| ページ本文 |
情報提供:大阪府立成人病センター

大阪がん情報提供コーナー

続がん50話 看護・薬剤編

23 痛みを和らげる

大阪府立成人病センター集中治療室・副看護師長
石原直子

集中治療室(ICU)は、手術直後の患者さんや入院中に状態が不安定になった患者さんに、集中的に治療、看護を行う病棟です。ICUに入られる患者さんの身体には、緊急事態に備えて心電図などのモニター類が装着されます。また、点滴や傷の部分にたまった液を体外に出すための管などが入ります。ICUの看護師は患者さんの状態の変化やモニターの観察を頻繁に行います。

手術後はほとんどの患者さんに痛みが伴いますが、我慢する必要はありません。痛みを我慢していると、血圧が上がったり、深呼吸ができなくて息苦しくなったり、痰(たん)をうまく出せないことがあるからです。

手術後の痛みを和らげるためにはさまざまな方法があります。例えば、胸やおなかの手術を受ける人には、手術の前に背骨の硬膜外腔(がいくう)というところに細いチューブを入れ、手術後、数日間はそこから鎮痛剤を注入します。これによって多くの患者さんに鎮痛効果が得られます。それ以外に坐薬(ざやく)や注射の鎮痛剤も使用します。

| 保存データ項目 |
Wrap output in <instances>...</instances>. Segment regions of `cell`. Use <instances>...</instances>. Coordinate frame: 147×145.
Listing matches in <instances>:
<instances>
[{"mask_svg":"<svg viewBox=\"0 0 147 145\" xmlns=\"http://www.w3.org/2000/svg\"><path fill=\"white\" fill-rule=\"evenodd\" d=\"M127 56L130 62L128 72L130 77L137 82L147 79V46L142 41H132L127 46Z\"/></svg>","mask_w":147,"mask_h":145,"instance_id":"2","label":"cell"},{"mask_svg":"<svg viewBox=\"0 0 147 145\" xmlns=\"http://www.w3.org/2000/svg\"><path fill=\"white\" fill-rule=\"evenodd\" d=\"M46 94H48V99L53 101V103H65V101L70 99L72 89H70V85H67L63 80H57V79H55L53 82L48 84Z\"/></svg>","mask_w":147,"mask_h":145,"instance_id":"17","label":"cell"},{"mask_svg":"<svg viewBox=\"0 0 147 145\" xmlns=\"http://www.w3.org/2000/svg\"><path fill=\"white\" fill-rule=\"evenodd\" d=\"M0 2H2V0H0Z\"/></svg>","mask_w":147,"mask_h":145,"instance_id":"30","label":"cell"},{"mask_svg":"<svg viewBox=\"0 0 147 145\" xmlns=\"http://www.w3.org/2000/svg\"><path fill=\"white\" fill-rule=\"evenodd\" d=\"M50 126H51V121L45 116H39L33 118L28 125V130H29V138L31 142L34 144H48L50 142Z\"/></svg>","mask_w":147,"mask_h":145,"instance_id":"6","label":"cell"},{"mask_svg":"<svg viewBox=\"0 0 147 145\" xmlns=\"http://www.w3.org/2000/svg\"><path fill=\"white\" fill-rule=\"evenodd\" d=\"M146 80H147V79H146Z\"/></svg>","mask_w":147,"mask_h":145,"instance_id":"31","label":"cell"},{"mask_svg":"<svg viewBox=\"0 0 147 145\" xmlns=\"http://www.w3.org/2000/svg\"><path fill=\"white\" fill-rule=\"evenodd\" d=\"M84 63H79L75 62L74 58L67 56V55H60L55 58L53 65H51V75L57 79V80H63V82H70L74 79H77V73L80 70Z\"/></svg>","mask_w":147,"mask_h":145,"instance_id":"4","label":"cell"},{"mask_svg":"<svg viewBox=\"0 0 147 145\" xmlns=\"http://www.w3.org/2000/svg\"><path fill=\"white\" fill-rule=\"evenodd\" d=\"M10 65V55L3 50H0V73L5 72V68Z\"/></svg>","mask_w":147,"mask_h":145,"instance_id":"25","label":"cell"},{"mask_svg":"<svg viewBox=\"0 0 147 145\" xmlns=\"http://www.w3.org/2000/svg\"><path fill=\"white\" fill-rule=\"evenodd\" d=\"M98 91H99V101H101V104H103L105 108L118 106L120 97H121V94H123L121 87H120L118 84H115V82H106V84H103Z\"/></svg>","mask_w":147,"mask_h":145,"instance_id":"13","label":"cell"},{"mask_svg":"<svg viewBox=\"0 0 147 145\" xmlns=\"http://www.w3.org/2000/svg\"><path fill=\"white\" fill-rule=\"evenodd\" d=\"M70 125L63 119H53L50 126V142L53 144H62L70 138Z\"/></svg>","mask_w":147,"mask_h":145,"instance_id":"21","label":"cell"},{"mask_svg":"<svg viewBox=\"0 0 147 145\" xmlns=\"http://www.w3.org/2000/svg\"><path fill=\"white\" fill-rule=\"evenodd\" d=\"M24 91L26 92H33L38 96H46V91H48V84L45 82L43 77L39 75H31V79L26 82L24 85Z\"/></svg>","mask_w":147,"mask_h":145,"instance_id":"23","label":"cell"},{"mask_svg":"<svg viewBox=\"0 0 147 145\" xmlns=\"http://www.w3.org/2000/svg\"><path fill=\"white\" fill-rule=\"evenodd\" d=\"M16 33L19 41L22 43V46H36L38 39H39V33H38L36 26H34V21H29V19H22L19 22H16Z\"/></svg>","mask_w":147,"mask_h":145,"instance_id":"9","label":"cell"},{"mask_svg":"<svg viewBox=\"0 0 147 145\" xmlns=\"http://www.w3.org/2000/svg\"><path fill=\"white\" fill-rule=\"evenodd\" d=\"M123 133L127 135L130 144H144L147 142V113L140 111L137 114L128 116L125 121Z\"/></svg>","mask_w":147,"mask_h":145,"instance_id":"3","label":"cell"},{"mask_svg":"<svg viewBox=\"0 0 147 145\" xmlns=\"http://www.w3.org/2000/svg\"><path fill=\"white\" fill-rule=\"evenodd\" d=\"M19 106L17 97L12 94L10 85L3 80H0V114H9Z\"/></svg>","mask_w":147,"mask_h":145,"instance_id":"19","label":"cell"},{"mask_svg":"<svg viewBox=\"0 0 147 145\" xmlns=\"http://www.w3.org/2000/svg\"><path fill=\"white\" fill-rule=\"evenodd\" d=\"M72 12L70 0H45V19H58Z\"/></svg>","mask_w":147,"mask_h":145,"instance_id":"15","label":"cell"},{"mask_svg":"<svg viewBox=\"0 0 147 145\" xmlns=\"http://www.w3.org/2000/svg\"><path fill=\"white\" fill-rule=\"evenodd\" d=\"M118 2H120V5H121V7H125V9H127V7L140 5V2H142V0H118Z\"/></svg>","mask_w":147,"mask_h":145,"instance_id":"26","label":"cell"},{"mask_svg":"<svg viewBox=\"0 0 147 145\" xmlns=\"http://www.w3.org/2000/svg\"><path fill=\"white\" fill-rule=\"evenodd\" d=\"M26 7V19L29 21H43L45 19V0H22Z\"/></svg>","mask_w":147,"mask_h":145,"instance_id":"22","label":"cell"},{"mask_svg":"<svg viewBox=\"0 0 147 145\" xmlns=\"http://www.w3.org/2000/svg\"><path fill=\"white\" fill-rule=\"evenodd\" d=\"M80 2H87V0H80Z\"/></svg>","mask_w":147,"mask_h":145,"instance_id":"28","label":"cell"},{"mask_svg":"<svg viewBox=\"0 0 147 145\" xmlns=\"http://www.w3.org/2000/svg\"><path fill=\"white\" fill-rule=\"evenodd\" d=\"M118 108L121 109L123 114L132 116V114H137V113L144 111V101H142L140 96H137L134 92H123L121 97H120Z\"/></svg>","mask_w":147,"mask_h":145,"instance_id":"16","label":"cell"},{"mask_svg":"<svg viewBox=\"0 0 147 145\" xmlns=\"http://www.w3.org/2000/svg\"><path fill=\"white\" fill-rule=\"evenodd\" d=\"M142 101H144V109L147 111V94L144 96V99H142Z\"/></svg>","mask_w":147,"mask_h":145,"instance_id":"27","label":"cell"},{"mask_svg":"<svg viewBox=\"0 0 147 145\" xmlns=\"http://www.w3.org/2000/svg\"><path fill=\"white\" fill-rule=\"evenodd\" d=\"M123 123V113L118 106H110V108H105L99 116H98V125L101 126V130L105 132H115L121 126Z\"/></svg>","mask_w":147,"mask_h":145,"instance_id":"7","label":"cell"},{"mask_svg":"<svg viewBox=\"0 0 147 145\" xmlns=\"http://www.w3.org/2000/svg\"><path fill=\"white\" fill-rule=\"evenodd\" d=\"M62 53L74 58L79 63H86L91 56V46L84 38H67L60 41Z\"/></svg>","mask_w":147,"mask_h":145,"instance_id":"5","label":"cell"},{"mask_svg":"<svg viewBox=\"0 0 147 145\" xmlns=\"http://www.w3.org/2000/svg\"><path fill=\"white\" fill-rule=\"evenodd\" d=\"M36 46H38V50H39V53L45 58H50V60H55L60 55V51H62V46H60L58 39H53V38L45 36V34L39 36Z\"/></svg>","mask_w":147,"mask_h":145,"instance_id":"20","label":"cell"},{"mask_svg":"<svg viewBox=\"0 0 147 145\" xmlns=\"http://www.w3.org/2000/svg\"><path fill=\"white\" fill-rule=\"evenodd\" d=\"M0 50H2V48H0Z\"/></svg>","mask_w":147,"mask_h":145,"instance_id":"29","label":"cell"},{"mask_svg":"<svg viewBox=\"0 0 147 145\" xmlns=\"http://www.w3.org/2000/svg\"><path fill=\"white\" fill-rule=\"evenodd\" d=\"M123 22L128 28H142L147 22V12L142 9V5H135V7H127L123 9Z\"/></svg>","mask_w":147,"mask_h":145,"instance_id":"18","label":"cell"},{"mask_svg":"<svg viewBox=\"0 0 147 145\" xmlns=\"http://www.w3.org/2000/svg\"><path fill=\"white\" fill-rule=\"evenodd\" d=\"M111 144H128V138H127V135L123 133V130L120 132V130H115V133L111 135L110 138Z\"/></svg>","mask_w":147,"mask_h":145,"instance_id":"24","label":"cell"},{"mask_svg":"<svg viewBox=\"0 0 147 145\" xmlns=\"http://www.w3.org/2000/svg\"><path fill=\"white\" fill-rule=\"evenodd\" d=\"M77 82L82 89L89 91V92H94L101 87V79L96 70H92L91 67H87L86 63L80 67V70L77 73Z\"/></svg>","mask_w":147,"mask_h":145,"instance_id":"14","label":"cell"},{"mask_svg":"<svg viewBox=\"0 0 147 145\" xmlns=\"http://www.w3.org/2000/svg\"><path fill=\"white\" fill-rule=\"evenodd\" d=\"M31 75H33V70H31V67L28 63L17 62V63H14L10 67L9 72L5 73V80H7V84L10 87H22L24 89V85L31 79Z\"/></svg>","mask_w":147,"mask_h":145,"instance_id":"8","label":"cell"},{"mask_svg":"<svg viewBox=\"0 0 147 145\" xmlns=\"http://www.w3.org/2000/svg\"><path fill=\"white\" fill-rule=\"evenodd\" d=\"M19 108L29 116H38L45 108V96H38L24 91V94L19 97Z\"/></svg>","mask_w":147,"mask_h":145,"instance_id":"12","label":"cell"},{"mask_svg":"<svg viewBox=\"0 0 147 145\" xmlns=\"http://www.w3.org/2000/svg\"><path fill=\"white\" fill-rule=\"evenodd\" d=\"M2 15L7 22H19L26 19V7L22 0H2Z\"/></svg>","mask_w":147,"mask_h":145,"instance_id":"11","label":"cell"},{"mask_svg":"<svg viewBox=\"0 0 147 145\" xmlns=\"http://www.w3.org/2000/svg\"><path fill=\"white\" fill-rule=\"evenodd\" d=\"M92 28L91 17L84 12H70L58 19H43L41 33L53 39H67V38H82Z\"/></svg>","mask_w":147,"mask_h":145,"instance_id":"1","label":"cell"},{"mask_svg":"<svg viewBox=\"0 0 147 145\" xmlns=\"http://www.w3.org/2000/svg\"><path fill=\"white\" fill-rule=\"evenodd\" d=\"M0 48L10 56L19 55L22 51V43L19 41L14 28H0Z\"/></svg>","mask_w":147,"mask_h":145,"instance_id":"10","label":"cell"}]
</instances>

| 課題 |
本文のうち「情報提供:大阪府立成人病センター」で始まり「出せないことがあるからです。」まで続く部分を、「手術後」を「術後」に置き換えて書き直してください。

| 解答 |
情報提供:大阪府立成人病センター

大阪がん情報提供コーナー

続がん50話 看護・薬剤編

23 痛みを和らげる

大阪府立成人病センター集中治療室・副看護師長
石原直子

集中治療室(ICU)は、手術直後の患者さんや入院中に状態が不安定になった患者さんに、集中的に治療、看護を行う病棟です。ICUに入られる患者さんの身体には、緊急事態に備えて心電図などのモニター類が装着されます。また、点滴や傷の部分にたまった液を体外に出すための管などが入ります。ICUの看護師は患者さんの状態の変化やモニターの観察を頻繁に行います。

術後はほとんどの患者さんに痛みが伴いますが、我慢する必要はありません。痛みを我慢していると、血圧が上がったり、深呼吸ができなくて息苦しくなったり、痰(たん)をうまく出せないことがあるからです。